The Spokane City Council could soon vote on a proposal to allow people to stay in the City Hall lobby all day – a move one council member said could inadvertently turn the building into a warming shelter.
The ordinance’s sponsor, Councilwoman Kate Burke, said it was created to address confusion over city policies regarding how long people can stay in the lobby. In the past, Burke said, signs had been posted limiting people to one hour inside City Hall, and she said she was afraid the policy may have been unequally applied to the homeless.
“I just want to make sure that we are public servants and we are here to serve the whole public,” she said.

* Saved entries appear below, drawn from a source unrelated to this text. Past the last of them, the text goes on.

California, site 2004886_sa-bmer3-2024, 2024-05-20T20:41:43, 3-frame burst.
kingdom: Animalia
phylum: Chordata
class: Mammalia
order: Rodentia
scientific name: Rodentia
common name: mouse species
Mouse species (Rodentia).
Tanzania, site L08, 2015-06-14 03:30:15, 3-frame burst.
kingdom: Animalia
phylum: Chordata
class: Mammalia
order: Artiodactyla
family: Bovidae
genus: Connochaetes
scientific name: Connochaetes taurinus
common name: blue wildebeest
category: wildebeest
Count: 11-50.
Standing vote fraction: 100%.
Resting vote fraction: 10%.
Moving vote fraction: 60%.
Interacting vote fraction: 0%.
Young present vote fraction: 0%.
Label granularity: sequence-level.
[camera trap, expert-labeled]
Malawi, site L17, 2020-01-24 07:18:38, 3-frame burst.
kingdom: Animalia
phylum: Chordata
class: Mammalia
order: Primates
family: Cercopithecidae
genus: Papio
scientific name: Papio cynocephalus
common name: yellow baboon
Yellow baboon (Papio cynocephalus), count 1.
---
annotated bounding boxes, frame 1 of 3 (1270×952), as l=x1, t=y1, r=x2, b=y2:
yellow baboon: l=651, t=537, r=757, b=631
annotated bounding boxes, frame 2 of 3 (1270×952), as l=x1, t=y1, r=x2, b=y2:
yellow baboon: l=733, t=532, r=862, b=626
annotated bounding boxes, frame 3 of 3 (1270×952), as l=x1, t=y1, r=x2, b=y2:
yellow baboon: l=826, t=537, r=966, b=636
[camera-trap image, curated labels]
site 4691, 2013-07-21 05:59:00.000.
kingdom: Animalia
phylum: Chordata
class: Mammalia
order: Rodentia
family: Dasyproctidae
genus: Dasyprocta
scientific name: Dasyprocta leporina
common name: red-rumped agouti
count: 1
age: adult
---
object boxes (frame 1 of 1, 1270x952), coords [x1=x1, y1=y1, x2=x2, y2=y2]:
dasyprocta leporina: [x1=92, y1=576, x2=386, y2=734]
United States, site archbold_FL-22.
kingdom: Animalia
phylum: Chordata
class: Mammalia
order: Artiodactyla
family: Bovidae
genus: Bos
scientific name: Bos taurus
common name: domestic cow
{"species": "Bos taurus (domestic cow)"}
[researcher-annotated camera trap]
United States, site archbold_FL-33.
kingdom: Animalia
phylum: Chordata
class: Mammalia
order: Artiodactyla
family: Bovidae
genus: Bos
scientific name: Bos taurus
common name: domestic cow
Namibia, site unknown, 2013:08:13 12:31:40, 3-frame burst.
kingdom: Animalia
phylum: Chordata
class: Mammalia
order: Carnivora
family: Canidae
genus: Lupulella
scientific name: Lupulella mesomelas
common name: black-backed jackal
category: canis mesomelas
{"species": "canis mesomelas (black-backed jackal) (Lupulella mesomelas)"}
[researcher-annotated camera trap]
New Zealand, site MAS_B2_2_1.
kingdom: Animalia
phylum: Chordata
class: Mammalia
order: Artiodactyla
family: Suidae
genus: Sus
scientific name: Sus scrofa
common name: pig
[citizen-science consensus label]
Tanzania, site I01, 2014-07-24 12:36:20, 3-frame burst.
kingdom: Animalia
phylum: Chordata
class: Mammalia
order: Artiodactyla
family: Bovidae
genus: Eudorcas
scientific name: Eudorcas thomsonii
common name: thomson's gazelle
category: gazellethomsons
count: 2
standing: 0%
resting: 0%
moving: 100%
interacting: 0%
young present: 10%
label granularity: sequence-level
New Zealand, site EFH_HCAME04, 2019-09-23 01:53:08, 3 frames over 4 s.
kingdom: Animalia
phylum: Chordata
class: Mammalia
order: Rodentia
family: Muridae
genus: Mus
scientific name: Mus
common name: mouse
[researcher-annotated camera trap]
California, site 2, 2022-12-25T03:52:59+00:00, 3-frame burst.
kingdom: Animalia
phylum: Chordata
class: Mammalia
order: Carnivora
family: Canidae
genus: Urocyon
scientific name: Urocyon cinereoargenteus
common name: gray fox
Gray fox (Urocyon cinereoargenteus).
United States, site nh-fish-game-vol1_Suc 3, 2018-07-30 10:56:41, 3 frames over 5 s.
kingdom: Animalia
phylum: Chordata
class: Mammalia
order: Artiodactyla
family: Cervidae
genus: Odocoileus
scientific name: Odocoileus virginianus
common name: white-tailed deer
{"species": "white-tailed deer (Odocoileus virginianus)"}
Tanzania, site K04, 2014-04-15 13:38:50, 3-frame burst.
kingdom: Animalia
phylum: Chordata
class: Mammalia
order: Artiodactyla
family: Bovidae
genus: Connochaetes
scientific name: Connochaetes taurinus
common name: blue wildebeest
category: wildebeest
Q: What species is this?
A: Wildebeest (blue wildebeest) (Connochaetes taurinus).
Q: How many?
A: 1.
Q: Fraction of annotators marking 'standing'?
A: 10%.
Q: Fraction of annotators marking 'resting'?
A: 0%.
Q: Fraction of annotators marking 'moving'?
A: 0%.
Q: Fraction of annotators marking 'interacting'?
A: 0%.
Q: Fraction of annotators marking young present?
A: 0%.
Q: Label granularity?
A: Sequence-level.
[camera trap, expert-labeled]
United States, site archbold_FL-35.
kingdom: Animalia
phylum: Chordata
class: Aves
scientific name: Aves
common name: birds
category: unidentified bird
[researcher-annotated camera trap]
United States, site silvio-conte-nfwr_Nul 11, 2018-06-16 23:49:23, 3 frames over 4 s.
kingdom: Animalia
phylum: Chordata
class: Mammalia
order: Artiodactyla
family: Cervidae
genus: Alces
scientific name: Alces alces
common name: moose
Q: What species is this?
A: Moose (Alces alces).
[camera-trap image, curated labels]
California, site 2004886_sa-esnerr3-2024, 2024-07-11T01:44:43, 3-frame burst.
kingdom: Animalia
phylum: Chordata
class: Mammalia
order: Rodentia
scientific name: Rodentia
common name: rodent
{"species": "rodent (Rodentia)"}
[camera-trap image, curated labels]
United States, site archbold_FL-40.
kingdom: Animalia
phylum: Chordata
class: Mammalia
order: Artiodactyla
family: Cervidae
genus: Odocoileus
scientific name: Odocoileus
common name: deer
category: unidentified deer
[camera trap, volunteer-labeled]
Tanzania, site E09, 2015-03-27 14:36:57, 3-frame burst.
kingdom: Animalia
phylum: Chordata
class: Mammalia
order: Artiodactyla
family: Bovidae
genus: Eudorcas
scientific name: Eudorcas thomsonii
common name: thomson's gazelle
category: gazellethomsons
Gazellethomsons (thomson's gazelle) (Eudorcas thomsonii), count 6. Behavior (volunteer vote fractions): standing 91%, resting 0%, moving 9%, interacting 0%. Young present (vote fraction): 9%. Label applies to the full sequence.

Councilman Mike Fagan said he believes opening up City Hall during regular business hours – potentially allowing people to spend an entire day there – could interfere with the work of city staff or turn the first floor of the building into a daytime shelter.
“I do not believe City Hall or staff are adequately prepared to deal with what I anticipate happening,” he said.
Fagan said the city’s bathrooms, cleaning staff and security personnel are not equipped to handle an influx of people, especially the homeless, during the day.
Burke said that if people staying in City Hall during daytime hours did create problems, it could start a conversation about how there are not many places for people to go on cold winter days. She said City Hall is still a place of business, so if anyone visiting the building were to make employees uncomfortable, impede traffic or create disruptions, they would be asked to leave.
Councilwoman Lori Kinnear said she doesn’t think the ordinance would turn City Hall into a warming shelter, but if issues do arise the city will deal with them when they happen. Kinnear said the one-hour time limit was put in place after someone was found to be abusing the space, and the new ordinance would return the city’s policies to what they were previously.
Kinnear said she doesn’t have a problem if people want to drink coffee or be in City Hall without a time limit, as long as the building still remains a place of business.
After losing 150 beds at the House of Charity this summer, Burke said she is concerned that many people who have spent the last few months outdoors will soon not have a place to sleep at night or anywhere to go during cold, winter days.
She said warming center funding the city will consider Monday may not be enough to meet sheltering needs over the winter. In addition to the question of opening City Hall, the city on Monday will consider funding for Family Promise Open Doors to expand its emergency shelter, as well as allocations to fill in gaps at two women’s shelters, Women’s Hearth and Hope House, to ensure women have someplace to go 24 hours a day, according to city documents.
“If people end up staying the whole day because they have nowhere else to go, they won’t get kicked out,” Burke said of removing time limits on City Hall visits. “But at the same time, if that’s happening with a ton of people, that should be a sign that these folks are looking for a place and they aren’t finding one anywhere else.”